Pour les Allemands la situation est délicate, ils craignent la possibilité d'une révolte du ghetto qui risquerait de s'étendre à tout Varsovie. Ils empoisonnent donc, avec succès, les relations entre juifs et polonais « chrétiens » d'autant plus facilement d'ailleurs qu'il y a en Pologne de fortes traditions anti-sémites. Puis ils se tournent vers les juifs. En créant le Conseil Juif ils veulent leur donner l'impression que le ghetto est destiné à durer de nombreuses années et que dans l'immédiat ils n'ont rien à craindre pour leur vie et ils y réussissent. La chronique du ghetto de Ringelblum écrite au jour le jour l'atteste : pratiquement jusqu'à la fin la signification de la déportation demeurait un mystère pour la majeure partie des juifs.

TÂCHES DEMANDÉES
[1] Répondez à ces questions d'après le texte sur le ghetto de Varsovie :
(a) Que craignent les Allemands ?
(b) En créant le Conseil Juif, quelle impression les Allemands veulent-ils donner aux juifs ?
(c) Quel document atteste que la signification de la déportation demeurait un mystère pour la majeure partie des juifs ?
[2] Poursuivez le texte sur le ghetto de Varsovie à partir de sa dernière phrase.
Les enregistrements constituent un matériau distinct du texte sur le ghetto de Varsovie.

LIGNES DE DONNÉES
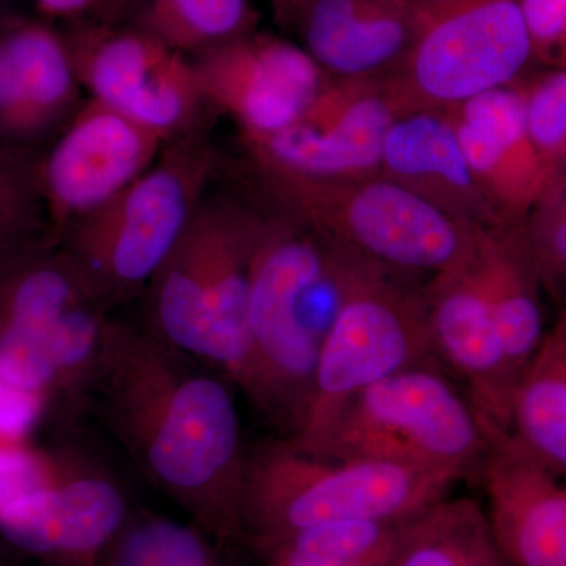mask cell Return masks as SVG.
<instances>
[{
    "instance_id": "1",
    "label": "cell",
    "mask_w": 566,
    "mask_h": 566,
    "mask_svg": "<svg viewBox=\"0 0 566 566\" xmlns=\"http://www.w3.org/2000/svg\"><path fill=\"white\" fill-rule=\"evenodd\" d=\"M147 324L111 315L92 394L145 476L216 543L244 542L245 453L233 394Z\"/></svg>"
},
{
    "instance_id": "2",
    "label": "cell",
    "mask_w": 566,
    "mask_h": 566,
    "mask_svg": "<svg viewBox=\"0 0 566 566\" xmlns=\"http://www.w3.org/2000/svg\"><path fill=\"white\" fill-rule=\"evenodd\" d=\"M109 318L50 233L0 256V376L51 409L92 395Z\"/></svg>"
},
{
    "instance_id": "3",
    "label": "cell",
    "mask_w": 566,
    "mask_h": 566,
    "mask_svg": "<svg viewBox=\"0 0 566 566\" xmlns=\"http://www.w3.org/2000/svg\"><path fill=\"white\" fill-rule=\"evenodd\" d=\"M457 480L374 460H324L268 442L245 457L240 517L244 542L264 554L337 521L411 520L447 497Z\"/></svg>"
},
{
    "instance_id": "4",
    "label": "cell",
    "mask_w": 566,
    "mask_h": 566,
    "mask_svg": "<svg viewBox=\"0 0 566 566\" xmlns=\"http://www.w3.org/2000/svg\"><path fill=\"white\" fill-rule=\"evenodd\" d=\"M221 166L205 132L167 142L125 191L59 238L111 312L144 296Z\"/></svg>"
},
{
    "instance_id": "5",
    "label": "cell",
    "mask_w": 566,
    "mask_h": 566,
    "mask_svg": "<svg viewBox=\"0 0 566 566\" xmlns=\"http://www.w3.org/2000/svg\"><path fill=\"white\" fill-rule=\"evenodd\" d=\"M248 172L324 240L390 270L433 275L475 256V232L385 175L311 178L252 164Z\"/></svg>"
},
{
    "instance_id": "6",
    "label": "cell",
    "mask_w": 566,
    "mask_h": 566,
    "mask_svg": "<svg viewBox=\"0 0 566 566\" xmlns=\"http://www.w3.org/2000/svg\"><path fill=\"white\" fill-rule=\"evenodd\" d=\"M356 253L352 290L319 348L311 394L289 442L312 453L349 401L375 382L436 365L422 286Z\"/></svg>"
},
{
    "instance_id": "7",
    "label": "cell",
    "mask_w": 566,
    "mask_h": 566,
    "mask_svg": "<svg viewBox=\"0 0 566 566\" xmlns=\"http://www.w3.org/2000/svg\"><path fill=\"white\" fill-rule=\"evenodd\" d=\"M259 212L249 275V386L245 392L292 434L311 394L318 348L301 329L297 305L322 270L327 243L307 223L255 189Z\"/></svg>"
},
{
    "instance_id": "8",
    "label": "cell",
    "mask_w": 566,
    "mask_h": 566,
    "mask_svg": "<svg viewBox=\"0 0 566 566\" xmlns=\"http://www.w3.org/2000/svg\"><path fill=\"white\" fill-rule=\"evenodd\" d=\"M490 444L468 395L438 365H417L357 394L312 457L386 461L458 482L476 471Z\"/></svg>"
},
{
    "instance_id": "9",
    "label": "cell",
    "mask_w": 566,
    "mask_h": 566,
    "mask_svg": "<svg viewBox=\"0 0 566 566\" xmlns=\"http://www.w3.org/2000/svg\"><path fill=\"white\" fill-rule=\"evenodd\" d=\"M532 62L517 0H457L436 7L408 57L381 85L400 118L510 87Z\"/></svg>"
},
{
    "instance_id": "10",
    "label": "cell",
    "mask_w": 566,
    "mask_h": 566,
    "mask_svg": "<svg viewBox=\"0 0 566 566\" xmlns=\"http://www.w3.org/2000/svg\"><path fill=\"white\" fill-rule=\"evenodd\" d=\"M82 92L172 142L205 132L211 109L192 59L147 33L87 18L62 31Z\"/></svg>"
},
{
    "instance_id": "11",
    "label": "cell",
    "mask_w": 566,
    "mask_h": 566,
    "mask_svg": "<svg viewBox=\"0 0 566 566\" xmlns=\"http://www.w3.org/2000/svg\"><path fill=\"white\" fill-rule=\"evenodd\" d=\"M166 142L87 98L41 151L39 182L55 241L118 193L158 158Z\"/></svg>"
},
{
    "instance_id": "12",
    "label": "cell",
    "mask_w": 566,
    "mask_h": 566,
    "mask_svg": "<svg viewBox=\"0 0 566 566\" xmlns=\"http://www.w3.org/2000/svg\"><path fill=\"white\" fill-rule=\"evenodd\" d=\"M397 120L381 80L331 77L293 125L241 137L249 164L311 178H364L381 174L382 144Z\"/></svg>"
},
{
    "instance_id": "13",
    "label": "cell",
    "mask_w": 566,
    "mask_h": 566,
    "mask_svg": "<svg viewBox=\"0 0 566 566\" xmlns=\"http://www.w3.org/2000/svg\"><path fill=\"white\" fill-rule=\"evenodd\" d=\"M132 513L109 472L62 452L50 485L0 513V536L46 566H98Z\"/></svg>"
},
{
    "instance_id": "14",
    "label": "cell",
    "mask_w": 566,
    "mask_h": 566,
    "mask_svg": "<svg viewBox=\"0 0 566 566\" xmlns=\"http://www.w3.org/2000/svg\"><path fill=\"white\" fill-rule=\"evenodd\" d=\"M192 63L205 99L237 120L241 137L293 125L331 80L303 48L256 31Z\"/></svg>"
},
{
    "instance_id": "15",
    "label": "cell",
    "mask_w": 566,
    "mask_h": 566,
    "mask_svg": "<svg viewBox=\"0 0 566 566\" xmlns=\"http://www.w3.org/2000/svg\"><path fill=\"white\" fill-rule=\"evenodd\" d=\"M259 212L251 196L208 191L164 268L205 297L237 364L234 382L248 390L249 275Z\"/></svg>"
},
{
    "instance_id": "16",
    "label": "cell",
    "mask_w": 566,
    "mask_h": 566,
    "mask_svg": "<svg viewBox=\"0 0 566 566\" xmlns=\"http://www.w3.org/2000/svg\"><path fill=\"white\" fill-rule=\"evenodd\" d=\"M422 293L436 359L464 382L465 395L485 424L490 441L509 434L516 376L495 333L476 253L463 266L431 275Z\"/></svg>"
},
{
    "instance_id": "17",
    "label": "cell",
    "mask_w": 566,
    "mask_h": 566,
    "mask_svg": "<svg viewBox=\"0 0 566 566\" xmlns=\"http://www.w3.org/2000/svg\"><path fill=\"white\" fill-rule=\"evenodd\" d=\"M82 88L61 29L0 20V144L44 150L81 106Z\"/></svg>"
},
{
    "instance_id": "18",
    "label": "cell",
    "mask_w": 566,
    "mask_h": 566,
    "mask_svg": "<svg viewBox=\"0 0 566 566\" xmlns=\"http://www.w3.org/2000/svg\"><path fill=\"white\" fill-rule=\"evenodd\" d=\"M436 7L412 0H304L290 29L327 76L378 81L405 62Z\"/></svg>"
},
{
    "instance_id": "19",
    "label": "cell",
    "mask_w": 566,
    "mask_h": 566,
    "mask_svg": "<svg viewBox=\"0 0 566 566\" xmlns=\"http://www.w3.org/2000/svg\"><path fill=\"white\" fill-rule=\"evenodd\" d=\"M485 490L488 527L513 566H566V490L560 479L499 436L476 468Z\"/></svg>"
},
{
    "instance_id": "20",
    "label": "cell",
    "mask_w": 566,
    "mask_h": 566,
    "mask_svg": "<svg viewBox=\"0 0 566 566\" xmlns=\"http://www.w3.org/2000/svg\"><path fill=\"white\" fill-rule=\"evenodd\" d=\"M381 175L472 232L516 223L506 221L480 188L442 111L392 123L382 144Z\"/></svg>"
},
{
    "instance_id": "21",
    "label": "cell",
    "mask_w": 566,
    "mask_h": 566,
    "mask_svg": "<svg viewBox=\"0 0 566 566\" xmlns=\"http://www.w3.org/2000/svg\"><path fill=\"white\" fill-rule=\"evenodd\" d=\"M442 112L488 199L506 221H523L547 177L528 140L520 91L495 88Z\"/></svg>"
},
{
    "instance_id": "22",
    "label": "cell",
    "mask_w": 566,
    "mask_h": 566,
    "mask_svg": "<svg viewBox=\"0 0 566 566\" xmlns=\"http://www.w3.org/2000/svg\"><path fill=\"white\" fill-rule=\"evenodd\" d=\"M523 221L475 230L483 294L506 363L516 378L545 335L542 285L528 255Z\"/></svg>"
},
{
    "instance_id": "23",
    "label": "cell",
    "mask_w": 566,
    "mask_h": 566,
    "mask_svg": "<svg viewBox=\"0 0 566 566\" xmlns=\"http://www.w3.org/2000/svg\"><path fill=\"white\" fill-rule=\"evenodd\" d=\"M509 436L558 476L566 472V315L551 327L517 375Z\"/></svg>"
},
{
    "instance_id": "24",
    "label": "cell",
    "mask_w": 566,
    "mask_h": 566,
    "mask_svg": "<svg viewBox=\"0 0 566 566\" xmlns=\"http://www.w3.org/2000/svg\"><path fill=\"white\" fill-rule=\"evenodd\" d=\"M93 18L147 33L188 57L256 31L251 0H107Z\"/></svg>"
},
{
    "instance_id": "25",
    "label": "cell",
    "mask_w": 566,
    "mask_h": 566,
    "mask_svg": "<svg viewBox=\"0 0 566 566\" xmlns=\"http://www.w3.org/2000/svg\"><path fill=\"white\" fill-rule=\"evenodd\" d=\"M482 509L472 499L430 506L406 524L389 566H502Z\"/></svg>"
},
{
    "instance_id": "26",
    "label": "cell",
    "mask_w": 566,
    "mask_h": 566,
    "mask_svg": "<svg viewBox=\"0 0 566 566\" xmlns=\"http://www.w3.org/2000/svg\"><path fill=\"white\" fill-rule=\"evenodd\" d=\"M411 520L323 524L292 536L268 556L271 566H389Z\"/></svg>"
},
{
    "instance_id": "27",
    "label": "cell",
    "mask_w": 566,
    "mask_h": 566,
    "mask_svg": "<svg viewBox=\"0 0 566 566\" xmlns=\"http://www.w3.org/2000/svg\"><path fill=\"white\" fill-rule=\"evenodd\" d=\"M214 545L193 523L132 513L98 566H221Z\"/></svg>"
},
{
    "instance_id": "28",
    "label": "cell",
    "mask_w": 566,
    "mask_h": 566,
    "mask_svg": "<svg viewBox=\"0 0 566 566\" xmlns=\"http://www.w3.org/2000/svg\"><path fill=\"white\" fill-rule=\"evenodd\" d=\"M41 151L0 144V256L50 233L40 193Z\"/></svg>"
},
{
    "instance_id": "29",
    "label": "cell",
    "mask_w": 566,
    "mask_h": 566,
    "mask_svg": "<svg viewBox=\"0 0 566 566\" xmlns=\"http://www.w3.org/2000/svg\"><path fill=\"white\" fill-rule=\"evenodd\" d=\"M528 140L546 177L566 172V71L547 69L515 82Z\"/></svg>"
},
{
    "instance_id": "30",
    "label": "cell",
    "mask_w": 566,
    "mask_h": 566,
    "mask_svg": "<svg viewBox=\"0 0 566 566\" xmlns=\"http://www.w3.org/2000/svg\"><path fill=\"white\" fill-rule=\"evenodd\" d=\"M523 232L542 290L558 303L566 282V172L547 178Z\"/></svg>"
},
{
    "instance_id": "31",
    "label": "cell",
    "mask_w": 566,
    "mask_h": 566,
    "mask_svg": "<svg viewBox=\"0 0 566 566\" xmlns=\"http://www.w3.org/2000/svg\"><path fill=\"white\" fill-rule=\"evenodd\" d=\"M61 465L62 452L48 453L29 442H0V513L50 485Z\"/></svg>"
},
{
    "instance_id": "32",
    "label": "cell",
    "mask_w": 566,
    "mask_h": 566,
    "mask_svg": "<svg viewBox=\"0 0 566 566\" xmlns=\"http://www.w3.org/2000/svg\"><path fill=\"white\" fill-rule=\"evenodd\" d=\"M535 62L565 69L566 0H517Z\"/></svg>"
},
{
    "instance_id": "33",
    "label": "cell",
    "mask_w": 566,
    "mask_h": 566,
    "mask_svg": "<svg viewBox=\"0 0 566 566\" xmlns=\"http://www.w3.org/2000/svg\"><path fill=\"white\" fill-rule=\"evenodd\" d=\"M50 411L46 398L0 376V442H28Z\"/></svg>"
},
{
    "instance_id": "34",
    "label": "cell",
    "mask_w": 566,
    "mask_h": 566,
    "mask_svg": "<svg viewBox=\"0 0 566 566\" xmlns=\"http://www.w3.org/2000/svg\"><path fill=\"white\" fill-rule=\"evenodd\" d=\"M48 21L70 22L87 20L103 10L107 0H32Z\"/></svg>"
},
{
    "instance_id": "35",
    "label": "cell",
    "mask_w": 566,
    "mask_h": 566,
    "mask_svg": "<svg viewBox=\"0 0 566 566\" xmlns=\"http://www.w3.org/2000/svg\"><path fill=\"white\" fill-rule=\"evenodd\" d=\"M303 2L304 0H271L275 21L282 28H292L294 14H296L297 9H300Z\"/></svg>"
},
{
    "instance_id": "36",
    "label": "cell",
    "mask_w": 566,
    "mask_h": 566,
    "mask_svg": "<svg viewBox=\"0 0 566 566\" xmlns=\"http://www.w3.org/2000/svg\"><path fill=\"white\" fill-rule=\"evenodd\" d=\"M412 2L423 3V6H444V3L457 2V0H412Z\"/></svg>"
},
{
    "instance_id": "37",
    "label": "cell",
    "mask_w": 566,
    "mask_h": 566,
    "mask_svg": "<svg viewBox=\"0 0 566 566\" xmlns=\"http://www.w3.org/2000/svg\"><path fill=\"white\" fill-rule=\"evenodd\" d=\"M7 14L10 13H7L6 9H3V0H0V20H2V18H6Z\"/></svg>"
},
{
    "instance_id": "38",
    "label": "cell",
    "mask_w": 566,
    "mask_h": 566,
    "mask_svg": "<svg viewBox=\"0 0 566 566\" xmlns=\"http://www.w3.org/2000/svg\"><path fill=\"white\" fill-rule=\"evenodd\" d=\"M502 566H509V564H506V562H505V564H504V565H502Z\"/></svg>"
}]
</instances>
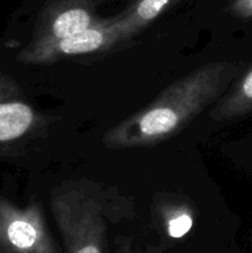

RÉSULTATS PAR TÂCHE
[1]
(a) Une révolte du ghetto qui risquerait de s'étendre à tout Varsovie.
(b) Que le ghetto est destiné à durer de nombreuses années et que, dans l'immédiat, ils n'ont rien à craindre pour leur vie.
(c) La chronique du ghetto de Ringelblum, écrite au jour le jour.

[2]
Très rapidement le Conseil Juif devient le lieu de rencontre des plus riches qui sont persuadés qu'en payant ils n'ont rien à craindre. Grâce à des pots de vin ils obtiennent de la Gestapo des postes au Conseil, des concessions exclusives pour le ghetto (par exemple Kohn et Heller obtiendront le tramway). Leur dirigeant Tcherniakov adopte la devise « Se taire, ne pas raisonner ». Pour se faire respecter, le Conseil crée la Police Juive forte de 1700 agents recrutés parmi des fils de « bonne famille ». Les Allemands promettent aux policiers juifs que les membres de leur famille ne seraient pas inquiétés. D'autre part le Conseil Juif demande et obtient l'autorisation, pour parer à la situation alimentaire catastrophique, de faire un emprunt auprès des banques allemandes, garanti par les comptes juifs bloqués, (comme dans la meilleure société capitaliste). Parallèlement au lumpen prolétariat allemand au pouvoir avec le parti nazi, la Gestapo mettra au pouvoir au ghetto les souteneurs, voleurs et assassins en créant la Police des treize pour lutter « contre la fraude ». Cette police deviendra l'organisation N°1de maîtres-chanteurs ; toute puissante pour délivrer contre argent comptant dispenses de travail obligatoire, rations alimentaires.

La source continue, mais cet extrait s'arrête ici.